-- EXERCISE OBJECTIVE --
Working from the records below, repeat exactly the lines starting at the line that contains "family: Turdidae" and ending at the line that contains "category: stump tailed macaque", inclusive.

-- Dataset entries --
──────────

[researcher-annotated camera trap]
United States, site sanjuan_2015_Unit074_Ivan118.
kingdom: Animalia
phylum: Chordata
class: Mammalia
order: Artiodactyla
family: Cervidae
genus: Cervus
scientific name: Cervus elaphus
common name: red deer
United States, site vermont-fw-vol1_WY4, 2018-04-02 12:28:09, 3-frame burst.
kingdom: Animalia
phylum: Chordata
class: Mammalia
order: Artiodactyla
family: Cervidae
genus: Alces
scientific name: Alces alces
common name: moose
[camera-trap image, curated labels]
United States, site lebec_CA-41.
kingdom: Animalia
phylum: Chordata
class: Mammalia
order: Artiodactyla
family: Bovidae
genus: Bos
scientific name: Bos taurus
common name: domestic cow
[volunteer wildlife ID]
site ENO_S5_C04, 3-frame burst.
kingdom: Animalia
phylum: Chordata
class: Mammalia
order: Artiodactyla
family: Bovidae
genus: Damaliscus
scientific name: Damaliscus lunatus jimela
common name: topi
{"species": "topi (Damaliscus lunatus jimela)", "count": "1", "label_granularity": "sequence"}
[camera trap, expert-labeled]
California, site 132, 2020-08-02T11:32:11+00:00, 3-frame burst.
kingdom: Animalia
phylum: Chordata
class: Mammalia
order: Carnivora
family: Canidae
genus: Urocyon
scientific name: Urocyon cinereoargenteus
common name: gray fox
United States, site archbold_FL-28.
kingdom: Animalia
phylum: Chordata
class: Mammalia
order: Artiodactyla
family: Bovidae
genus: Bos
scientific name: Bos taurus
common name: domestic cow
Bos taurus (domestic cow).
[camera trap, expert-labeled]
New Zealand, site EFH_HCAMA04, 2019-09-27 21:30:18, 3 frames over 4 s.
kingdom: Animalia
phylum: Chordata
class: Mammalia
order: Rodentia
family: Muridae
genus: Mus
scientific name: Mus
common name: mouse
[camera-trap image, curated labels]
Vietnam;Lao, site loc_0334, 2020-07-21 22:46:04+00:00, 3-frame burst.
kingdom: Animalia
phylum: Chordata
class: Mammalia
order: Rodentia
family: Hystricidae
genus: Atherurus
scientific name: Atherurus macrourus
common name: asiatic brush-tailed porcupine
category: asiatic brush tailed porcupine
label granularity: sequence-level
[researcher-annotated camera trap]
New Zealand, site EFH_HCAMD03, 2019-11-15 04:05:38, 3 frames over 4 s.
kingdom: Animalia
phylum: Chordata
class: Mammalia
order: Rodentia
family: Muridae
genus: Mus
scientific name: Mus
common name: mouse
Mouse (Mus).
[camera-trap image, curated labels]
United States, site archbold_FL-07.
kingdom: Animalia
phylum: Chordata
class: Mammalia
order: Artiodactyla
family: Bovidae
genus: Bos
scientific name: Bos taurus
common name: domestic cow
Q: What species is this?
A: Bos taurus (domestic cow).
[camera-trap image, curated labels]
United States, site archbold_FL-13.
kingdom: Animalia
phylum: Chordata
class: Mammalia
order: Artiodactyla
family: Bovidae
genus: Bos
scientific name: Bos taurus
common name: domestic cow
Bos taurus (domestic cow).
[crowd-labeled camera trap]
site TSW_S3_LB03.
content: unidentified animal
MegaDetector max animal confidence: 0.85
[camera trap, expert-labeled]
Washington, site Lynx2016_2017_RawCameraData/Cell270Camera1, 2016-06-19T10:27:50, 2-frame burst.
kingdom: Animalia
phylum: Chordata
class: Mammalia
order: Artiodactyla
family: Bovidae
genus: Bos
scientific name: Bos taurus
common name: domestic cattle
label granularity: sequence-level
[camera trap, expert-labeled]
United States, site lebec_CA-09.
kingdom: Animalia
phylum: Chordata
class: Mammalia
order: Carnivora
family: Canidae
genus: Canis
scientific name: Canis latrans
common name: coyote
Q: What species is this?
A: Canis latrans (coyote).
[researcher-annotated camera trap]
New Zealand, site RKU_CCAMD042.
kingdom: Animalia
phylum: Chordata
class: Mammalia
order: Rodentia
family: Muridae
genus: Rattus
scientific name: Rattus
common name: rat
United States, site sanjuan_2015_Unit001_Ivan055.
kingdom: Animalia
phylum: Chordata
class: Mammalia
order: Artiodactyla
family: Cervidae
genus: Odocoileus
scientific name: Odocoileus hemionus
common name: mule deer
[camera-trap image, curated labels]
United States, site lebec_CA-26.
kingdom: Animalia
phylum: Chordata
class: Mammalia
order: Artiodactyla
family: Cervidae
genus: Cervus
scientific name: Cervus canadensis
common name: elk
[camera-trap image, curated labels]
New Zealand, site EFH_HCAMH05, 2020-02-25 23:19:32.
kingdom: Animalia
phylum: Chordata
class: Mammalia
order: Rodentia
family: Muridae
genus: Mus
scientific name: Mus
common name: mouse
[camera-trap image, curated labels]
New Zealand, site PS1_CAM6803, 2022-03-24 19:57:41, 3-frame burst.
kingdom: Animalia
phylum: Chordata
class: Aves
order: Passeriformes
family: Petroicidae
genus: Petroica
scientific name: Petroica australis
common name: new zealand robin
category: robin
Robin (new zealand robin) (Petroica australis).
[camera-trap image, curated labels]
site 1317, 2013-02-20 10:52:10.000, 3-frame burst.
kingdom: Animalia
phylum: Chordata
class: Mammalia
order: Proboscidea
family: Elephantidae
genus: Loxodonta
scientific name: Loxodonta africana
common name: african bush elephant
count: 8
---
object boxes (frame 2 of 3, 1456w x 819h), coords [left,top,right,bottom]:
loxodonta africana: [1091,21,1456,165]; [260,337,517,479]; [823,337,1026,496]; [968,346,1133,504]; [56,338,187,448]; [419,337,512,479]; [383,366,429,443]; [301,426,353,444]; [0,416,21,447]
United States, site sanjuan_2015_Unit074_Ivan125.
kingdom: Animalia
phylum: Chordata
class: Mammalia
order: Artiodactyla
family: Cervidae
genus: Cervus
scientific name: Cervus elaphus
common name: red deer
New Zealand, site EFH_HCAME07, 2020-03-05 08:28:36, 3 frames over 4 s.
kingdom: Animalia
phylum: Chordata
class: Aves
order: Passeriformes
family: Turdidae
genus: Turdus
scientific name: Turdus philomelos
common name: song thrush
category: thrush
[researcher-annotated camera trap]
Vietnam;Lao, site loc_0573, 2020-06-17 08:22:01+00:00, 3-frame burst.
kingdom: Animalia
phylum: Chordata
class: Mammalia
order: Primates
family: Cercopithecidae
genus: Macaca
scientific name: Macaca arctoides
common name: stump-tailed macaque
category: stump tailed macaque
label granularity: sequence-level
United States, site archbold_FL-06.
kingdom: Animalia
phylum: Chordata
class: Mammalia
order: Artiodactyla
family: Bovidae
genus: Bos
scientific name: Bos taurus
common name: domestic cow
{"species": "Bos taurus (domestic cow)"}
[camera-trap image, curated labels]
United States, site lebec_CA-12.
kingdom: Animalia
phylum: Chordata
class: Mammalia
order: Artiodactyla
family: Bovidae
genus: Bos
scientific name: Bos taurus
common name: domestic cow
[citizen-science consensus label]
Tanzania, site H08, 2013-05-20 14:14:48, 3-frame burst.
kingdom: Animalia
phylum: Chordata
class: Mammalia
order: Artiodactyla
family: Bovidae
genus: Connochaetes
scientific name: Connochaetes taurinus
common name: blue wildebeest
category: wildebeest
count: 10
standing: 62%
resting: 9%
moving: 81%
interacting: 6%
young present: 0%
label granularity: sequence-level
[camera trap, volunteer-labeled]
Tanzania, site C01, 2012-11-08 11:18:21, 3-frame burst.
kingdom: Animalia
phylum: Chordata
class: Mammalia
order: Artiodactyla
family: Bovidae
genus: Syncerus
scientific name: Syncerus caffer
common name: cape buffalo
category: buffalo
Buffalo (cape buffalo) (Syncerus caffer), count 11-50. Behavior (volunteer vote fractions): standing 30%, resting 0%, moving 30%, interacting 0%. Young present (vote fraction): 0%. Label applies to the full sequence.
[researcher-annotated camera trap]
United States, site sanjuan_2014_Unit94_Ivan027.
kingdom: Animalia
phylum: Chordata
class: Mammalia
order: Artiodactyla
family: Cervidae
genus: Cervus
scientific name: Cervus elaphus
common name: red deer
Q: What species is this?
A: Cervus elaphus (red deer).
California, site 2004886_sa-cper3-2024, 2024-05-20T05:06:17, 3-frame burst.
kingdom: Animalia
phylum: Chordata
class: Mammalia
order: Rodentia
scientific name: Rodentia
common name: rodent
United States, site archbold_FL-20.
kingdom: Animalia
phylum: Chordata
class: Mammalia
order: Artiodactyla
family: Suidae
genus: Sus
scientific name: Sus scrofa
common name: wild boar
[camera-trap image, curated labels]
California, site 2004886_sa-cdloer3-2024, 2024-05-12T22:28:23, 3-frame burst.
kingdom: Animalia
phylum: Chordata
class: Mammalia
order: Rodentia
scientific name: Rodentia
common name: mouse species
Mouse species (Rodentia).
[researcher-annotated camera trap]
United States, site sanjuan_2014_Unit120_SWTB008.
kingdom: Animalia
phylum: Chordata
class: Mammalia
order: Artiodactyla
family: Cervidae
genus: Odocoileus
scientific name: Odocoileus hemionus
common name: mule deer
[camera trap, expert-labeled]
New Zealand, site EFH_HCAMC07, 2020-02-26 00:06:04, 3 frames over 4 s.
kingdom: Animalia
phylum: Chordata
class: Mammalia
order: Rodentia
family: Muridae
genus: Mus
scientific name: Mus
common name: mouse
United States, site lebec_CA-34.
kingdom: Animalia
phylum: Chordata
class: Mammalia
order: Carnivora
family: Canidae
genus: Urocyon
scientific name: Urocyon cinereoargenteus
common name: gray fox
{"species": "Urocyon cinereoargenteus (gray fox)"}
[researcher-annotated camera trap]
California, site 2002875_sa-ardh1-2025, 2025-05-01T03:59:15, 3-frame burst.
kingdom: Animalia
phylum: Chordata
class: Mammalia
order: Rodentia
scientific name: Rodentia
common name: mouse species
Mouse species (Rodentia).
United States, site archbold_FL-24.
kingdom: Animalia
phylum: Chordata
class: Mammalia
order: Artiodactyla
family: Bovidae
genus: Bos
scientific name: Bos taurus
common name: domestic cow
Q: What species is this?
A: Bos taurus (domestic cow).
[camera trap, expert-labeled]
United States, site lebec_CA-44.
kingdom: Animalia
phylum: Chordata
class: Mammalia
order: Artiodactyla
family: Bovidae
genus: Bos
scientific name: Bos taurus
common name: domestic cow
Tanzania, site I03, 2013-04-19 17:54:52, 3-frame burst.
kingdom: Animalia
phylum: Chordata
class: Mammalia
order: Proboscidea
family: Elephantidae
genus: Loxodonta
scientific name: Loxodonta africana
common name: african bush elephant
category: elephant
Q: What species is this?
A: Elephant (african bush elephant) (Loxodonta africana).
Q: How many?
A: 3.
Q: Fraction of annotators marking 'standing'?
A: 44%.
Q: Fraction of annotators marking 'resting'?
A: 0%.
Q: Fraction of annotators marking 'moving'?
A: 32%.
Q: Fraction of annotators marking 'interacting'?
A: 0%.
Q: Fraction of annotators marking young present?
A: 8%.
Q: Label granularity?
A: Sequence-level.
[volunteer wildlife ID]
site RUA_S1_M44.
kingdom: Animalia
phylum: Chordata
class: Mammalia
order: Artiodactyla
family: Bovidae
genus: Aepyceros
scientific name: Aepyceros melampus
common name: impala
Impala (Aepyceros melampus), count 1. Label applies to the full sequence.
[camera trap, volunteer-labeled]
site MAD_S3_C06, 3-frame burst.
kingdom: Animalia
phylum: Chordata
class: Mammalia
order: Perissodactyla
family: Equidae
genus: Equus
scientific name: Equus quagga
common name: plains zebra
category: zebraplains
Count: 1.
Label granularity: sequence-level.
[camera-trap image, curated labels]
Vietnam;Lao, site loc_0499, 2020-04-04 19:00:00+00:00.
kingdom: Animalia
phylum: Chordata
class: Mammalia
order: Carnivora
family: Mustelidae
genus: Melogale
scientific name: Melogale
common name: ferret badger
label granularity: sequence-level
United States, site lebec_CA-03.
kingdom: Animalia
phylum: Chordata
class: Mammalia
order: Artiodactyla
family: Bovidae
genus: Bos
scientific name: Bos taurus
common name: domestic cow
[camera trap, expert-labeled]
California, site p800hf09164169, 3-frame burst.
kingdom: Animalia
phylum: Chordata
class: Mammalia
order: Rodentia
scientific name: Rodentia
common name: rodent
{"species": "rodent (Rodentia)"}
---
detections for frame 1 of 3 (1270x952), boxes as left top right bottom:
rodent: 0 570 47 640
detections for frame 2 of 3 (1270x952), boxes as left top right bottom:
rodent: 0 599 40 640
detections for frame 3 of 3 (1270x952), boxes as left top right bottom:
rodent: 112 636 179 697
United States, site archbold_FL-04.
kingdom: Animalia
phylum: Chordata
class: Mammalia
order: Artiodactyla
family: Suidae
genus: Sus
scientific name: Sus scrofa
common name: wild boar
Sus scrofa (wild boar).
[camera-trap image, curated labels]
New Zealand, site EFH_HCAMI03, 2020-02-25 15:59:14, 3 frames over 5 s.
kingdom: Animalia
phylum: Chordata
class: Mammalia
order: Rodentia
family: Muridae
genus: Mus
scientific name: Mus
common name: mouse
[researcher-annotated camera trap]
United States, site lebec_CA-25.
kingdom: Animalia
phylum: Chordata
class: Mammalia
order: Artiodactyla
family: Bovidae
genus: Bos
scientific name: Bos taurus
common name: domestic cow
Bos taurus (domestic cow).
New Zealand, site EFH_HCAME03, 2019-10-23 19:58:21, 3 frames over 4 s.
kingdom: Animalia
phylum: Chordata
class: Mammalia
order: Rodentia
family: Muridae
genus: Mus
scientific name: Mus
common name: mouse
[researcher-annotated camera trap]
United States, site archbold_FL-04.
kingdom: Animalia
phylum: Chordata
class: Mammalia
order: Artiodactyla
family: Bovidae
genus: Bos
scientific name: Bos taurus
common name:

──────────

-- ANSWER SPACE --
family: Turdidae
genus: Turdus
scientific name: Turdus philomelos
common name: song thrush
category: thrush
[researcher-annotated camera trap]
Vietnam;Lao, site loc_0573, 2020-06-17 08:22:01+00:00, 3-frame burst.
kingdom: Animalia
phylum: Chordata
class: Mammalia
order: Primates
family: Cercopithecidae
genus: Macaca
scientific name: Macaca arctoides
common name: stump-tailed macaque
category: stump tailed macaque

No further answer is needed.